I began developing my approach for diagnostic study of unstructured problem spaces in complex adaptive human systems in earnest more than a decade ago. The roots of my interest in this work, however, go back more than 35 years to my final year of engineering back in Bangalore (Bengaluru). It strikes me, on reflection, that I need to revisit that moment in time when I think I found my calling in life, professionally speaking, because there is a definite interdisciplinary aspect to it, as I recall, as well as the blending of business and design and engineering. However, this topic is worth far more words than I want to spend in this blogpost, which instead is focused on a project that I completed during the first wave of the Covid-19 pandemic back in 2020. As happens, time has blurred since then for all of us, and I sit here taken aback that almost 5 years have passed since then.
What is significant about the Remote Resilience project conceptualized in Finland but implemented remotely in Nairobi’s informal settlements by rapidly trained young people from the communities is that its aims were met only by being able to successfully democratize the skills required for diagnosing complex and unstructured problem spaces in a manner that simultaneously fostered the creative impetus and agency for innovation-led transformation of the stakeholders’ own daily practices. This was achieved through three distinct means: a process; a practice; and, a product. All utilized conventional design methods for innovation-focused team work.
The practice was collaborative sensemaking through the problem space navigation processes of design supported by products that helped participants make sense of complex decision-making criteria. That is, to use examples from empirical study, facilitators led groups of informal vegetable vendors through an exercise in identifying all the challenges they faced due to the imposition of the pandemic’s restrictions and its subsequent transformation of socio-economic operating conditions. Subsequently, the group discussed each challenge and categorized them as either external – outside of their control to effect; or internal – within their control to effect. This facilitated navigating what might have been a disruptive situation – the pandemic – into something far more manageable by helping them identify and focus only on those issues which were within their control, in their own opinion, to address.

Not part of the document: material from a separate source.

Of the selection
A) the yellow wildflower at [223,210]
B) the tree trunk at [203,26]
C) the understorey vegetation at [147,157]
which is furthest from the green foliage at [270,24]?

This was the first step in diagnosing the impact of a global systemic shock on their own individual vegetable vending operations in a Nairobi slum. Agency and impetus for enhancing resilience and/or transformation through innovation was then fostered through group exercise in speculation (scenario planning and horizon scanning), ideation (sharing of ideas to address manageable challenges), and a thinking tool designed to facilitate planning and saving in conditions of fiscal uncertainty and volatility to enable implementation of innovations.
The study of innovation as constituted in multi-dimensional relational processes reveals the possibility of multiple viable entry points and pathways for purposeful change (Jiggins 2012:116)
Reference:
Jiggins, J. (2012). Diagnostic research in support of innovation. NJAS-Wageningen journal of life sciences, 60, 115-121.